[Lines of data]
+===+

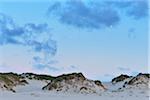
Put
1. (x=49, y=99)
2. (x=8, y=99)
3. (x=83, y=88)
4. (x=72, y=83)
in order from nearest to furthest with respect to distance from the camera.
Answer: (x=8, y=99)
(x=49, y=99)
(x=83, y=88)
(x=72, y=83)

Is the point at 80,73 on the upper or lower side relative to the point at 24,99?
upper

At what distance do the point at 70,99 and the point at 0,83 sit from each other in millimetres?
12243

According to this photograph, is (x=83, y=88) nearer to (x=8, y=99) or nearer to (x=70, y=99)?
(x=70, y=99)

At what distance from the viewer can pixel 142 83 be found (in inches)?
1492

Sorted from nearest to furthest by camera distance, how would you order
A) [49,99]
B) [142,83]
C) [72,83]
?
1. [49,99]
2. [72,83]
3. [142,83]

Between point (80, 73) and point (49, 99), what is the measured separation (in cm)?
1855

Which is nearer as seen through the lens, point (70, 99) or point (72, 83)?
point (70, 99)

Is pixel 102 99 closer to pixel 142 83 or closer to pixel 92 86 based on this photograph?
pixel 92 86

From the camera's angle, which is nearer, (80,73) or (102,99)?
(102,99)

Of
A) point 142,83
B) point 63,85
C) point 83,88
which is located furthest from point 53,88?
point 142,83

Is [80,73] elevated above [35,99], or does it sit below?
above

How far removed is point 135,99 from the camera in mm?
20469

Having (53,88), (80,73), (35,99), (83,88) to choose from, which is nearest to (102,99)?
(35,99)

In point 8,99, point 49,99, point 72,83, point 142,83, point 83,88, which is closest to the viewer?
point 8,99
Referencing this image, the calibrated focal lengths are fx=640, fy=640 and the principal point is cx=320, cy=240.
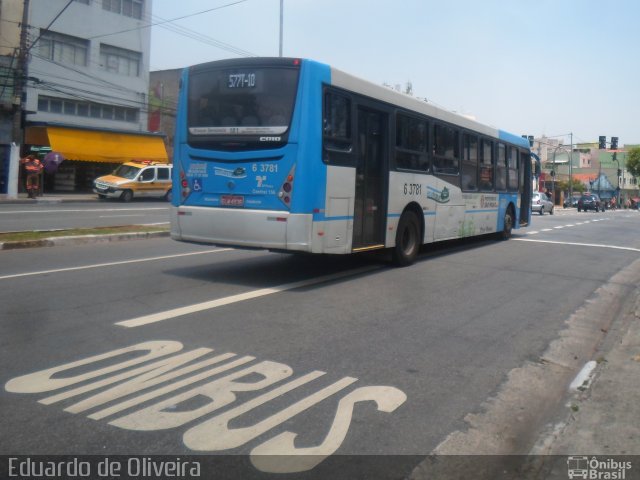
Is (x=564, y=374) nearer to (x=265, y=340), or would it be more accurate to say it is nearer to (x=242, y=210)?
(x=265, y=340)

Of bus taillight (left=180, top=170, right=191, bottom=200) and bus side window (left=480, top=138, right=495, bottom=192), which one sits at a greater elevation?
bus side window (left=480, top=138, right=495, bottom=192)

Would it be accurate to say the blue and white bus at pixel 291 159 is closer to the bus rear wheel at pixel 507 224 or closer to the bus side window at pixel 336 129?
the bus side window at pixel 336 129

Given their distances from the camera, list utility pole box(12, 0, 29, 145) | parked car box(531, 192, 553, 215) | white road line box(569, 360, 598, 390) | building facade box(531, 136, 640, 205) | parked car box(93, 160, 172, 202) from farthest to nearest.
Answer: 1. building facade box(531, 136, 640, 205)
2. parked car box(531, 192, 553, 215)
3. parked car box(93, 160, 172, 202)
4. utility pole box(12, 0, 29, 145)
5. white road line box(569, 360, 598, 390)

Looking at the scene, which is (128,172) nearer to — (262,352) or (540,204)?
(540,204)

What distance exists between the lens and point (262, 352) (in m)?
5.70

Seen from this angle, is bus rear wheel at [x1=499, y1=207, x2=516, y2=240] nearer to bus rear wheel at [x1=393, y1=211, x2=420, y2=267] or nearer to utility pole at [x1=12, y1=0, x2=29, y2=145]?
bus rear wheel at [x1=393, y1=211, x2=420, y2=267]

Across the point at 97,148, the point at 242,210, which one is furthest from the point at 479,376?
the point at 97,148

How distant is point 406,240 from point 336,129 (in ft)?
10.5

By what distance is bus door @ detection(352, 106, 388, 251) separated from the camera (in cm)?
974

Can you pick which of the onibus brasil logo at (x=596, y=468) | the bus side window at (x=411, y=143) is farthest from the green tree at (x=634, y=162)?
the onibus brasil logo at (x=596, y=468)

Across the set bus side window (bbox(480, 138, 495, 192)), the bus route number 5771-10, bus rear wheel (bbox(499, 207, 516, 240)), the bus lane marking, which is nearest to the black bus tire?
bus rear wheel (bbox(499, 207, 516, 240))

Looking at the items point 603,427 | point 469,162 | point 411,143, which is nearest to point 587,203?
point 469,162

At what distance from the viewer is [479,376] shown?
5.45 meters

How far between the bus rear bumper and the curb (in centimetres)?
456
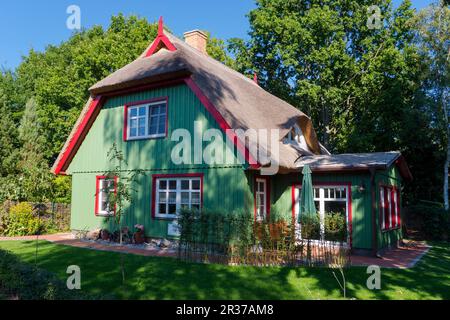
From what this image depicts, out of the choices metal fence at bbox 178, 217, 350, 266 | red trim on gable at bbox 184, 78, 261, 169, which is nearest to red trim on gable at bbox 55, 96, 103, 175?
red trim on gable at bbox 184, 78, 261, 169

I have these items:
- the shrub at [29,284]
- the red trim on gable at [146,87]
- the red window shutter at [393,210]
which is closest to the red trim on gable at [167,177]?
the red trim on gable at [146,87]

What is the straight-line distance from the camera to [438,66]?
24.1m

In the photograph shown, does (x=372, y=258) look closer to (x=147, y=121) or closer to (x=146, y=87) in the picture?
(x=147, y=121)

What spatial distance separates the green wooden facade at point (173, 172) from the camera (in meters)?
12.8

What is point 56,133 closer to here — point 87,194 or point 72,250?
point 87,194

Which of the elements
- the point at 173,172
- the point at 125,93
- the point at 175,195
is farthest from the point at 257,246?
the point at 125,93

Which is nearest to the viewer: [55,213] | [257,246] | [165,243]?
[257,246]

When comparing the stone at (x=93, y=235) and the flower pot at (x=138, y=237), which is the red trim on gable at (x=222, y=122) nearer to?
the flower pot at (x=138, y=237)

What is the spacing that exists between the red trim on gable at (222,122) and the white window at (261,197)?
71.6 inches

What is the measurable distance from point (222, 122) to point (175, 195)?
141 inches

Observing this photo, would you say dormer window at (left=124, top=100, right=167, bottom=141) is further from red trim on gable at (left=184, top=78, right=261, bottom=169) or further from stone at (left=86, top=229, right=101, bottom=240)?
stone at (left=86, top=229, right=101, bottom=240)

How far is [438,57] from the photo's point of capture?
78.7ft

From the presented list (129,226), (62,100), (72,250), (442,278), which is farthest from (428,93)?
(62,100)

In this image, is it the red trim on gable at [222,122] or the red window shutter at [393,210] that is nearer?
the red trim on gable at [222,122]
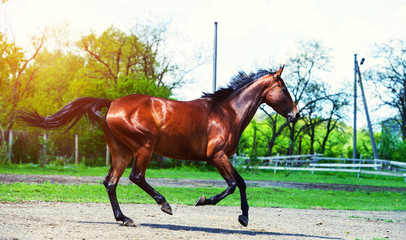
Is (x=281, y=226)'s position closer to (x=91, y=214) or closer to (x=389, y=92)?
(x=91, y=214)

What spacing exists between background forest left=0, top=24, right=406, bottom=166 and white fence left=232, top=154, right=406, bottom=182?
1.35 m

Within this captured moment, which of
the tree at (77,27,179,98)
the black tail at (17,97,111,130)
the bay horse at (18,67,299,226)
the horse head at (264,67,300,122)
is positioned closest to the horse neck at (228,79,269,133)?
the bay horse at (18,67,299,226)

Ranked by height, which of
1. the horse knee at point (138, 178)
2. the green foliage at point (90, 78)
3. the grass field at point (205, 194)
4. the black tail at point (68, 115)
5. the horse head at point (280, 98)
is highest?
the green foliage at point (90, 78)

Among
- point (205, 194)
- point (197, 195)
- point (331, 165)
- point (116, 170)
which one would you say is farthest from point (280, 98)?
point (331, 165)

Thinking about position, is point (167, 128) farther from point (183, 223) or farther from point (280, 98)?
point (280, 98)

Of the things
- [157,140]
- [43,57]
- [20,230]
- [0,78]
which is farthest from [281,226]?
[43,57]

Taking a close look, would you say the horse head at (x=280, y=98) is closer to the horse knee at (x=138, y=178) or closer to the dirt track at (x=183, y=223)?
the dirt track at (x=183, y=223)

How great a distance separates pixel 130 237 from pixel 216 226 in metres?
2.00

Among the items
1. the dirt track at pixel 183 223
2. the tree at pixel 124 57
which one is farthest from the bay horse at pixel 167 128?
the tree at pixel 124 57

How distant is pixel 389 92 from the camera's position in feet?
150

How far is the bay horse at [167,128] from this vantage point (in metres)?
6.88

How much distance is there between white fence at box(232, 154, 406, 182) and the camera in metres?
28.7

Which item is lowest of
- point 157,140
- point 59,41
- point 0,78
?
point 157,140

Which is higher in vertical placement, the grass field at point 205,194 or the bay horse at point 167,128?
the bay horse at point 167,128
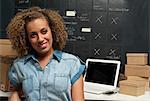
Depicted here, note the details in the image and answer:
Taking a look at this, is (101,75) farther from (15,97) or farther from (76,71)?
(15,97)

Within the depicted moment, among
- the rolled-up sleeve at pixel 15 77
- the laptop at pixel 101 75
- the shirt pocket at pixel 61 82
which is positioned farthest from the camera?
the laptop at pixel 101 75

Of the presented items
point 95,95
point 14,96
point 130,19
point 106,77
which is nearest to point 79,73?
point 14,96

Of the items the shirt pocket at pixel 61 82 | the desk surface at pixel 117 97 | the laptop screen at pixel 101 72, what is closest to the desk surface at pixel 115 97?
the desk surface at pixel 117 97

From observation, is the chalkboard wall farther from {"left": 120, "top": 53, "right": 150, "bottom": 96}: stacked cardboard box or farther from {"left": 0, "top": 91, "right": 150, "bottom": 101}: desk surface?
{"left": 0, "top": 91, "right": 150, "bottom": 101}: desk surface

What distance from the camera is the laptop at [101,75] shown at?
96.3 inches

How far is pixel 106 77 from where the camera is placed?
2521mm

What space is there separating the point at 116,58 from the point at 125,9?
520 millimetres

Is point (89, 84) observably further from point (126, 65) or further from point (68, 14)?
point (68, 14)

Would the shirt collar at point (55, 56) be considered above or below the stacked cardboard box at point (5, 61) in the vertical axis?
above

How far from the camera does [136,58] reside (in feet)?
8.56

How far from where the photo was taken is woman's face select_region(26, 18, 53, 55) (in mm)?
1644

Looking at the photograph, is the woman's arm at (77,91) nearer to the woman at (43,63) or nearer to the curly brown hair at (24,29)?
the woman at (43,63)

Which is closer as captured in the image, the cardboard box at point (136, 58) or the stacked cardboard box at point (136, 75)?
the stacked cardboard box at point (136, 75)

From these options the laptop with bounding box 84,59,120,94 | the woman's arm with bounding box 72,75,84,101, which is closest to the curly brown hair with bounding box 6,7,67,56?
the woman's arm with bounding box 72,75,84,101
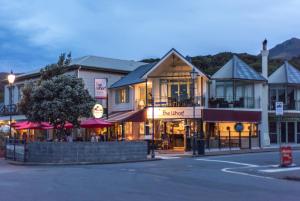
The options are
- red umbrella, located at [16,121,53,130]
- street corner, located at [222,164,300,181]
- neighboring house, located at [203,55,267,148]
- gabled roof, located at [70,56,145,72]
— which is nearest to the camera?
street corner, located at [222,164,300,181]

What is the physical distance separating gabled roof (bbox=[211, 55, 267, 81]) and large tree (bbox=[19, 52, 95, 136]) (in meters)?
14.0

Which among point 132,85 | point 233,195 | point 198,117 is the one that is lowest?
point 233,195

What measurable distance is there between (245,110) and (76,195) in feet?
108

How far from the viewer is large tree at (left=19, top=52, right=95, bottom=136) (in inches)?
1401

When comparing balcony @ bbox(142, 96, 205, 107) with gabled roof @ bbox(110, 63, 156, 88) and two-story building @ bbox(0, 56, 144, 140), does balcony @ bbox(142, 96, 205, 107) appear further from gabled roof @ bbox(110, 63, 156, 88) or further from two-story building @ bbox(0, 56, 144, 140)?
two-story building @ bbox(0, 56, 144, 140)

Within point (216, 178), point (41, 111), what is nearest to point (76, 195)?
point (216, 178)

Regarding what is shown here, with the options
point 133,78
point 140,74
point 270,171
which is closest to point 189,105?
point 140,74

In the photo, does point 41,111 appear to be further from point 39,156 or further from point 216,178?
point 216,178

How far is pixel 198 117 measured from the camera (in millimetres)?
43938

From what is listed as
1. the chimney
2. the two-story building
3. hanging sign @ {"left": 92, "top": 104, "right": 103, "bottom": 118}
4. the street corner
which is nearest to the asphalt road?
the street corner

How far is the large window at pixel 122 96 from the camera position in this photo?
48.6 meters

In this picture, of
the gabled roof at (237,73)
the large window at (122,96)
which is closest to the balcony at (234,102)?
the gabled roof at (237,73)

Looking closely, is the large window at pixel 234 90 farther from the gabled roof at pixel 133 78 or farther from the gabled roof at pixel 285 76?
the gabled roof at pixel 133 78

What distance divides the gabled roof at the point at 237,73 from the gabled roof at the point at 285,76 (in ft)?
9.85
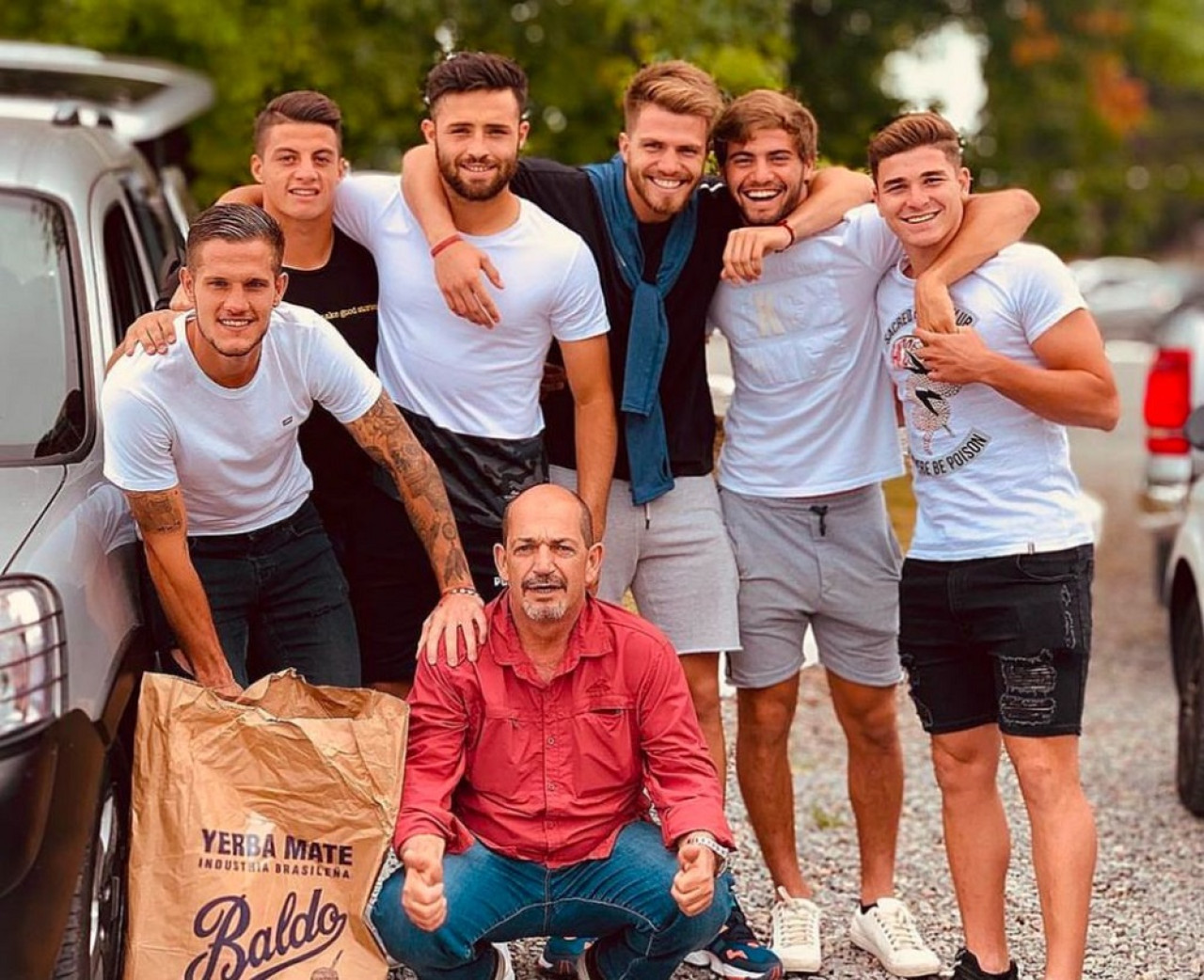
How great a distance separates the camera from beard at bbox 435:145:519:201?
4066mm

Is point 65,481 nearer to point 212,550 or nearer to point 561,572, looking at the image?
point 212,550

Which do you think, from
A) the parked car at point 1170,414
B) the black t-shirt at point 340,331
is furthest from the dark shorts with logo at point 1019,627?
the parked car at point 1170,414

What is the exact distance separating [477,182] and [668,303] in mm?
566

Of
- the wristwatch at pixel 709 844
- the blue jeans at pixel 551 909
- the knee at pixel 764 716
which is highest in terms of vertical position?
the knee at pixel 764 716

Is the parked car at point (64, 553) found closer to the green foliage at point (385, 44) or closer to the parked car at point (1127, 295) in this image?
the green foliage at point (385, 44)

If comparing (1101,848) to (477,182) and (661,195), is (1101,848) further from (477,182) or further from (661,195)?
(477,182)

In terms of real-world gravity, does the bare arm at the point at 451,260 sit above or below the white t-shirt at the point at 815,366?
above

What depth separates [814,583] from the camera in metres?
4.44

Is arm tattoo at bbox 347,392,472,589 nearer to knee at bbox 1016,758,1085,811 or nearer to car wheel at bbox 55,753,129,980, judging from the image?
car wheel at bbox 55,753,129,980

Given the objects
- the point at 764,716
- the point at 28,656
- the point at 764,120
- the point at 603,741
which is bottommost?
the point at 764,716

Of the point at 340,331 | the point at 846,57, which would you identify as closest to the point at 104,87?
the point at 340,331

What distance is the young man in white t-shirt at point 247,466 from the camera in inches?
144

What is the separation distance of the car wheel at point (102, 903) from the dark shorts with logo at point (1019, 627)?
177 cm

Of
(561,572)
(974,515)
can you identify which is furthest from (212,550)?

+===+

• **TASK INSTRUCTIONS**
Reproduce the records word for word, starting with the line that contains "Which do you think, from" and continuing through the final line of the records.

• **CORRECT OUTPUT**
Which do you think, from
A) the parked car at point 1170,414
B) the black t-shirt at point 340,331
is furthest from the dark shorts with logo at point 1019,627?
the parked car at point 1170,414

What is the exact distance separating [477,182] and [668,303] in mm?
566

Of
- the wristwatch at pixel 709 844
- the blue jeans at pixel 551 909
- the knee at pixel 764 716
which is highest in terms of vertical position?
the knee at pixel 764 716

Is the parked car at point (64, 553) found closer to the green foliage at point (385, 44) or closer to the parked car at point (1127, 295) in this image?
the green foliage at point (385, 44)

If comparing (1101,848) to (477,182) and (661,195), is (1101,848) further from (477,182) or further from (661,195)?
(477,182)

In terms of real-world gravity, does the bare arm at the point at 451,260 sit above or below the white t-shirt at the point at 815,366?
above

What depth separates [814,583] from the camera in metres?
4.44

Is arm tattoo at bbox 347,392,472,589 nearer to knee at bbox 1016,758,1085,811 or nearer to car wheel at bbox 55,753,129,980, judging from the image?
car wheel at bbox 55,753,129,980

Given the objects
- the point at 764,716
- the point at 28,656
- the point at 764,120
- the point at 603,741
which is bottommost?
the point at 764,716

Of the point at 340,331 | the point at 846,57, which would you identify as closest to the point at 104,87?
the point at 340,331

What distance is the young man in white t-shirt at point 247,466 from the camera in inches?
144

What is the separation distance of the car wheel at point (102, 903) from the dark shorts with logo at point (1019, 627)?
177 cm

Of
(561,572)
(974,515)
can you identify which is furthest from (212,550)?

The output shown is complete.